- [Recorded data]:
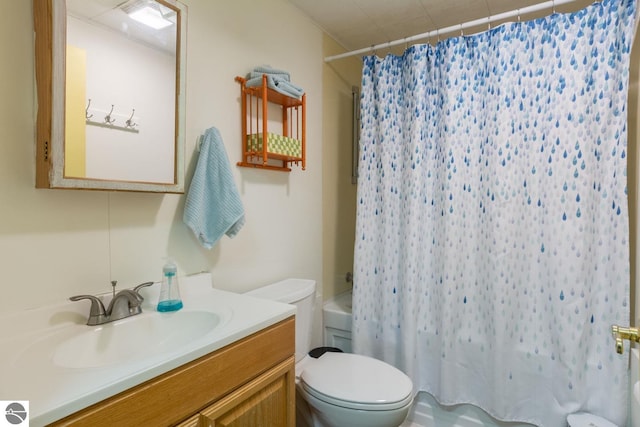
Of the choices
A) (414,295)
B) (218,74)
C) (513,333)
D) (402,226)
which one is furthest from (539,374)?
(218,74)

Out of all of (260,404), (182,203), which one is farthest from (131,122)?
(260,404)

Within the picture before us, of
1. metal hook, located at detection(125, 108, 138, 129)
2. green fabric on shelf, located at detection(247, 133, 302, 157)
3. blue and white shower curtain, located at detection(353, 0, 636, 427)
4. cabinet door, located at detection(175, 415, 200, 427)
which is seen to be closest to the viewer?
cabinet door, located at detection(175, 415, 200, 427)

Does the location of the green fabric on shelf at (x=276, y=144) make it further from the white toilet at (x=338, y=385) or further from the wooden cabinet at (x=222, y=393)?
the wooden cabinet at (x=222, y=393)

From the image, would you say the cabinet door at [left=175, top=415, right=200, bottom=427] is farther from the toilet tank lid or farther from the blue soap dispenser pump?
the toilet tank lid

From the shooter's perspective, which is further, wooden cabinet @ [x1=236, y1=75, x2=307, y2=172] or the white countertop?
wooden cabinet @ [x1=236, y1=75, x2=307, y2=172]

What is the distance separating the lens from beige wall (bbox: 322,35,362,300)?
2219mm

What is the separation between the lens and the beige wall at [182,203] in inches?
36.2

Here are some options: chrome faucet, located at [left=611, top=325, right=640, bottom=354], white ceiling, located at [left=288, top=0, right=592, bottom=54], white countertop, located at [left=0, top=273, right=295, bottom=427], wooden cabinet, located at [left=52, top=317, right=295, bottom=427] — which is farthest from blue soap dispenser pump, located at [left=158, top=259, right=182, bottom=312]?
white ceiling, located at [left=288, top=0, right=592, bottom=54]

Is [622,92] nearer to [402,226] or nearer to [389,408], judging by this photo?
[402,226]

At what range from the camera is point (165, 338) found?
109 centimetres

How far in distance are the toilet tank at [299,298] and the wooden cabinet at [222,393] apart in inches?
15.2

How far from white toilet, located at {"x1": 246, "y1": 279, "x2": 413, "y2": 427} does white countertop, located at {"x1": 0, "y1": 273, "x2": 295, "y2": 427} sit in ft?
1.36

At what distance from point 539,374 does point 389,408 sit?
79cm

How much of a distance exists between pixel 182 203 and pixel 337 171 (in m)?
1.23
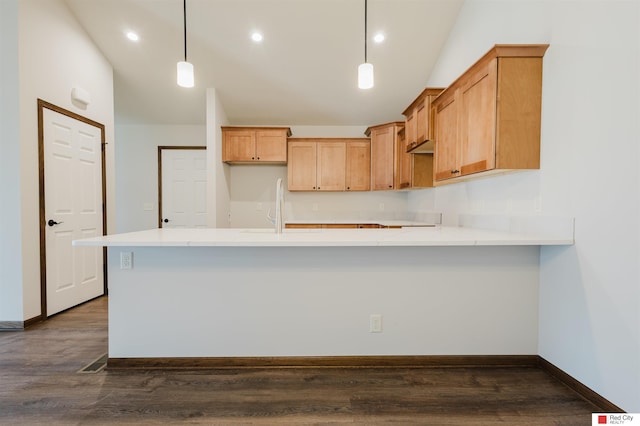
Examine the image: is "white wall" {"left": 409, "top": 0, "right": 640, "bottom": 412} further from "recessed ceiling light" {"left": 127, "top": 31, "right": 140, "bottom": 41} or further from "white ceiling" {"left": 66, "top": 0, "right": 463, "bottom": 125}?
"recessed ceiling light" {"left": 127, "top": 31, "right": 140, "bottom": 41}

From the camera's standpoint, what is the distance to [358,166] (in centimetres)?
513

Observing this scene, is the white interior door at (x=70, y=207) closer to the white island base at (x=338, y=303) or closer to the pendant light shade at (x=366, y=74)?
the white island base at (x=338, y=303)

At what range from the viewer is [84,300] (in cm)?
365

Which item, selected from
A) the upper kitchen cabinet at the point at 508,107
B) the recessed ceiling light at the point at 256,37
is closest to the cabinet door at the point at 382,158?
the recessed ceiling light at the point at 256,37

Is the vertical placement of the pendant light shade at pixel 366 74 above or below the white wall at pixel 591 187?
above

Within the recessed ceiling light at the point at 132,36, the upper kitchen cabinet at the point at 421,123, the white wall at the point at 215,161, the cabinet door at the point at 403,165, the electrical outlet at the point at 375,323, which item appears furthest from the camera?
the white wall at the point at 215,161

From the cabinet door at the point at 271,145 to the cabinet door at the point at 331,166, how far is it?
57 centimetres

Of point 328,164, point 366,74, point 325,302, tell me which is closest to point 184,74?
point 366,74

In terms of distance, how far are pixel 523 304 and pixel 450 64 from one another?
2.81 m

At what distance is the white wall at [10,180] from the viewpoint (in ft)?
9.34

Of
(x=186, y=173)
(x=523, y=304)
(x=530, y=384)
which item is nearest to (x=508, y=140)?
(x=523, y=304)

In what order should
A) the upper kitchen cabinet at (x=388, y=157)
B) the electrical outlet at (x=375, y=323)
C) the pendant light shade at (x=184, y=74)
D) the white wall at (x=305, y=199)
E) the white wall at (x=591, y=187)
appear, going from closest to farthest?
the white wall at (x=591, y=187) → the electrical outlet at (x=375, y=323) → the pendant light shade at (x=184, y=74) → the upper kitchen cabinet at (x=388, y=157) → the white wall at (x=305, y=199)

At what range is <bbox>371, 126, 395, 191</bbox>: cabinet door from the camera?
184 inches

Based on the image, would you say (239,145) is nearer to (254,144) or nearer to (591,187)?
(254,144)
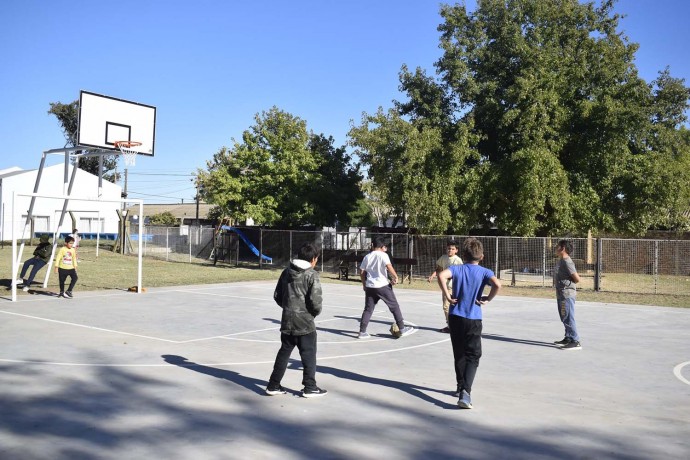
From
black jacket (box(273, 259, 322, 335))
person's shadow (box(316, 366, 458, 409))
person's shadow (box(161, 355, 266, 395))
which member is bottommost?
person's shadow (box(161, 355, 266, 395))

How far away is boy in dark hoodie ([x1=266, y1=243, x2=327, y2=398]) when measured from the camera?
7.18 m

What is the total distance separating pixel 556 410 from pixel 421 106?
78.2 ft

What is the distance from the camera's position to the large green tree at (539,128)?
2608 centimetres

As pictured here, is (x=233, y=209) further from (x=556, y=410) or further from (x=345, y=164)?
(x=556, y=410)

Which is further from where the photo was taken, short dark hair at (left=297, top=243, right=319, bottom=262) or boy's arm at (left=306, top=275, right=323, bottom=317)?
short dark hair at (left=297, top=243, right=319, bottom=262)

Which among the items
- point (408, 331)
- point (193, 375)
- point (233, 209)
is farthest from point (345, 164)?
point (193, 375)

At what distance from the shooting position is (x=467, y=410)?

- [What is needed]: Leave out the pictures and transcribe the entries above exactly.

- [Completed exercise]:
Of the choices
A) (414,295)
B) (218,74)
C) (513,333)
D) (402,226)
which one is furthest from (539,374)?
(218,74)

Out of all of (260,404), (182,203), which one is farthest from (131,122)?
(260,404)

Within the picture before us, of
1. metal hook, located at detection(125, 108, 138, 129)
2. green fabric on shelf, located at detection(247, 133, 302, 157)
3. blue and white shower curtain, located at detection(353, 0, 636, 427)
4. cabinet door, located at detection(175, 415, 200, 427)
which is seen to be closest to the viewer?
cabinet door, located at detection(175, 415, 200, 427)

Does the location of the green fabric on shelf at (x=276, y=144) make it further from the white toilet at (x=338, y=385) or further from the wooden cabinet at (x=222, y=393)?
the wooden cabinet at (x=222, y=393)

From the image, would you say the cabinet door at [left=175, top=415, right=200, bottom=427] is farther from the toilet tank lid or farther from the blue soap dispenser pump?
the toilet tank lid

From the shooter's perspective, which is further, wooden cabinet @ [x1=236, y1=75, x2=307, y2=172] or the white countertop?
wooden cabinet @ [x1=236, y1=75, x2=307, y2=172]

What is the distance separating the lens from beige wall (bbox: 322,35,362,300)?
2219mm

What is the separation between the lens and the beige wall at [182,203] in inches?
36.2

Here are some options: chrome faucet, located at [left=611, top=325, right=640, bottom=354], white ceiling, located at [left=288, top=0, right=592, bottom=54], white countertop, located at [left=0, top=273, right=295, bottom=427], wooden cabinet, located at [left=52, top=317, right=295, bottom=427] — which is farthest from blue soap dispenser pump, located at [left=158, top=259, right=182, bottom=312]?
white ceiling, located at [left=288, top=0, right=592, bottom=54]

Is [622,92] nearer to [402,226] or nearer to [389,408], judging by this photo?
[402,226]

At what range from the camera is point (165, 338) found?
109 centimetres

How far in distance are the toilet tank at [299,298] and the wooden cabinet at [222,393] apart in inches?
15.2

How far from white toilet, located at {"x1": 246, "y1": 279, "x2": 413, "y2": 427} does white countertop, located at {"x1": 0, "y1": 273, "x2": 295, "y2": 427} sit in ft?
1.36

At what distance from point 539,374 does point 389,408 sit?
79cm

How much of a distance exists between pixel 182 203 and pixel 337 171 (in m)?
1.23
Examine the image: is "white wall" {"left": 409, "top": 0, "right": 640, "bottom": 412} further from "recessed ceiling light" {"left": 127, "top": 31, "right": 140, "bottom": 41} or further from "white ceiling" {"left": 66, "top": 0, "right": 463, "bottom": 125}?
"recessed ceiling light" {"left": 127, "top": 31, "right": 140, "bottom": 41}

From the camera's standpoint, what is the distance to [358,166] (in centimetres)?
513

Observing this scene, is the white interior door at (x=70, y=207) closer to the white island base at (x=338, y=303) or closer to the pendant light shade at (x=366, y=74)?
the white island base at (x=338, y=303)

At what range from the viewer is [84,300] (in cm)?
365

Which item, selected from
A) the upper kitchen cabinet at the point at 508,107
B) the recessed ceiling light at the point at 256,37
is closest to the cabinet door at the point at 382,158?
the recessed ceiling light at the point at 256,37

Is the vertical placement of the pendant light shade at pixel 366 74 above or below the white wall at pixel 591 187?
above

Within the recessed ceiling light at the point at 132,36, the upper kitchen cabinet at the point at 421,123, the white wall at the point at 215,161, the cabinet door at the point at 403,165, the electrical outlet at the point at 375,323, which item appears furthest from the camera?
the white wall at the point at 215,161

From the cabinet door at the point at 271,145 to the cabinet door at the point at 331,166, how far is it?
57 centimetres

Of point 328,164, point 366,74, point 325,302, tell me which is closest to point 184,74?
point 366,74

In terms of distance, how far are pixel 523 304 and pixel 450 64 from one another?
2.81 m

At what distance is the white wall at [10,180] from the viewpoint (in ft)?
9.34

Of
(x=186, y=173)
(x=523, y=304)
(x=530, y=384)
which item is nearest to (x=508, y=140)?
(x=523, y=304)

In what order should
A) the upper kitchen cabinet at (x=388, y=157)
B) the electrical outlet at (x=375, y=323)
C) the pendant light shade at (x=184, y=74)
D) the white wall at (x=305, y=199)
E) the white wall at (x=591, y=187)
appear, going from closest to farthest?
the white wall at (x=591, y=187) → the electrical outlet at (x=375, y=323) → the pendant light shade at (x=184, y=74) → the upper kitchen cabinet at (x=388, y=157) → the white wall at (x=305, y=199)

At what range is <bbox>371, 126, 395, 191</bbox>: cabinet door from the camera?
184 inches

Based on the image, would you say (239,145) is nearer to (254,144) or nearer to (591,187)?
(254,144)
From
black jacket (box(273, 259, 322, 335))
person's shadow (box(316, 366, 458, 409))
person's shadow (box(161, 355, 266, 395))
which member is bottommost?
person's shadow (box(161, 355, 266, 395))

How far away is boy in dark hoodie ([x1=266, y1=243, x2=327, y2=398]) when measured from the camera?
7.18 m

What is the total distance separating pixel 556 410 from pixel 421 106?
78.2 ft

What is the distance from the camera's position to the large green tree at (539,128)?
2608 centimetres

As pictured here, is (x=233, y=209) further from (x=556, y=410) or further from (x=345, y=164)?
(x=556, y=410)

Which is further from where the photo was taken, short dark hair at (left=297, top=243, right=319, bottom=262) or boy's arm at (left=306, top=275, right=323, bottom=317)?
short dark hair at (left=297, top=243, right=319, bottom=262)

Which among the items
- point (408, 331)
- point (193, 375)
- point (233, 209)
is farthest from point (345, 164)?
point (193, 375)

At what distance from the shooting position is (x=467, y=410)?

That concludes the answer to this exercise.